Skip to content

Window Functions

Window functions let you compute values across related rows without collapsing your data. If you have used table_group_by with table_agg, you know that aggregation reduces many rows into one row per group. Window functions do the opposite: they add new columns while keeping every original row intact.

This is powerful when you need rankings, running totals, comparisons to previous rows, or moving averages -- all while preserving the full detail of your dataset.

Prerequisites

table_window at a Glance

Every window operation uses the same function:

tova
tableWindow(table, options, window_functions)
ArgumentDescription
tableThe input table
options{partition: "col", order: "col", desc: true/false} -- partition groups rows (like GROUP BY but without collapsing), order sorts within each partition, desc reverses the sort
window_functionsAn object mapping new column names to win_* function calls

Both partition and order are optional. Without partition, the entire table is treated as one partition. Without order, rows keep their original order.

• **Exercise task 1**: Tally the lines in the rows below that contain the string "much", where case counts. Reply with the number only.

[Records of spatial reasoning questions]

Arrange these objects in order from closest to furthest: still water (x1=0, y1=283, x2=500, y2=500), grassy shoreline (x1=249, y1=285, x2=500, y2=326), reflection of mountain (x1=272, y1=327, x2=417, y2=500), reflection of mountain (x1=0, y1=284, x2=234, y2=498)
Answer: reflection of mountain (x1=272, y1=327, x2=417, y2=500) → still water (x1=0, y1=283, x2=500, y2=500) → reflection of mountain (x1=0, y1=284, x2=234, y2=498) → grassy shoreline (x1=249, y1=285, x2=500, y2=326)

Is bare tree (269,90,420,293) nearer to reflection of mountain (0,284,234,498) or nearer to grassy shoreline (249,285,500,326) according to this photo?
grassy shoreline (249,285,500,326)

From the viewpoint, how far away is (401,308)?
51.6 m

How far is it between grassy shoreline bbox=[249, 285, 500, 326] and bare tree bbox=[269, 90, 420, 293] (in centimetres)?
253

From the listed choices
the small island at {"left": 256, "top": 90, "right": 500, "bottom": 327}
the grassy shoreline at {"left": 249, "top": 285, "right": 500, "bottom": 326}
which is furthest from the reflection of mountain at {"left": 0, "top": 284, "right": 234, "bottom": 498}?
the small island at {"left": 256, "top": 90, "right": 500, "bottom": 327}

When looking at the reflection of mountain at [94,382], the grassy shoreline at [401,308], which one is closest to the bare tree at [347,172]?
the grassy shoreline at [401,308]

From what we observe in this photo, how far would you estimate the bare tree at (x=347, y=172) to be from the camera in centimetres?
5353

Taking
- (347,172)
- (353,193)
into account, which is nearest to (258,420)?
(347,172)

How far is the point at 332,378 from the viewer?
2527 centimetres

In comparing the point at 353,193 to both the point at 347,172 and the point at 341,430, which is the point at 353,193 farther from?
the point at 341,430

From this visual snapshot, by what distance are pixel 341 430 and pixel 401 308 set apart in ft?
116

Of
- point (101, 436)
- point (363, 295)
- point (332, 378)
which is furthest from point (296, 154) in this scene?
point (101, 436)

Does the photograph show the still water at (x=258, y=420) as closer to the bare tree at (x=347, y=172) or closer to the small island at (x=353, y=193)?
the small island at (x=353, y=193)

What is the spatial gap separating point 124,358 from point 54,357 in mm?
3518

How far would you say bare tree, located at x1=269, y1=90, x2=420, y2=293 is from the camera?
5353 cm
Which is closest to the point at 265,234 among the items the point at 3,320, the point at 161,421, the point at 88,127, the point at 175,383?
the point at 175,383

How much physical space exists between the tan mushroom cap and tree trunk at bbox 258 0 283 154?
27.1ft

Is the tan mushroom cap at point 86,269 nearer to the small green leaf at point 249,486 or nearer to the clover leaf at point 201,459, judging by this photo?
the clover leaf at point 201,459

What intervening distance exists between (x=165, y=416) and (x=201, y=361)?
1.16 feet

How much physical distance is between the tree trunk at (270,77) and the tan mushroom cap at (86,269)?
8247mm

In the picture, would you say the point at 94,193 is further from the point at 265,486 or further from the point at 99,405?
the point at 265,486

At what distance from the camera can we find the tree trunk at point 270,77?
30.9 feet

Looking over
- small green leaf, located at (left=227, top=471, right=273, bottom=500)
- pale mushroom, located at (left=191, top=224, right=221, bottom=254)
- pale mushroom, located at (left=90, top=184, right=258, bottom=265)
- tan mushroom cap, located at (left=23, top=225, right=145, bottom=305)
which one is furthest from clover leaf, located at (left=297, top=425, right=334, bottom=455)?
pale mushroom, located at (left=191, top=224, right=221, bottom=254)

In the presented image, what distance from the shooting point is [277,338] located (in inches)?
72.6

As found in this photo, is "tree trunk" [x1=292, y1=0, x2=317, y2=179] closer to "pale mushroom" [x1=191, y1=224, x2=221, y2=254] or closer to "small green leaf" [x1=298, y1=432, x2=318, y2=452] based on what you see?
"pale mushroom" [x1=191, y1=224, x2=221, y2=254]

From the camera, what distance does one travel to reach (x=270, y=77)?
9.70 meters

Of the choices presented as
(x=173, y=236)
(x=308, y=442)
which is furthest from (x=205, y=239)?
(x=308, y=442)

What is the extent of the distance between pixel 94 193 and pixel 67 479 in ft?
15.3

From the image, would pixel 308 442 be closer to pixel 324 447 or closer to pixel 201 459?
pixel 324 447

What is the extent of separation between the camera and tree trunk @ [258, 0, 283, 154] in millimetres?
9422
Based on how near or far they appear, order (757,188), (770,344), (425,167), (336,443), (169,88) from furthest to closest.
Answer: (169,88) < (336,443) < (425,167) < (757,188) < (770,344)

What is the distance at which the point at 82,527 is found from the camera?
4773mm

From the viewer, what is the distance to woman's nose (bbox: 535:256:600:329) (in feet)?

• **Exercise task 2**: Write out the part of the window functions page from "Every window operation" up to and including "their original order.".

• **Response 1**: 2

• **Response 2**:
Every window operation uses the same function:

tova
tableWindow(table, options, window_functions)
ArgumentDescription
tableThe input table
options{partition: "col", order: "col", desc: true/false} -- partition groups rows (like GROUP BY but without collapsing), order sorts within each partition, desc reverses the sort
window_functionsAn object mapping new column names to win_* function calls

Both partition and order are optional. Without partition, the entire table is treated as one partition. Without order, rows keep their original order.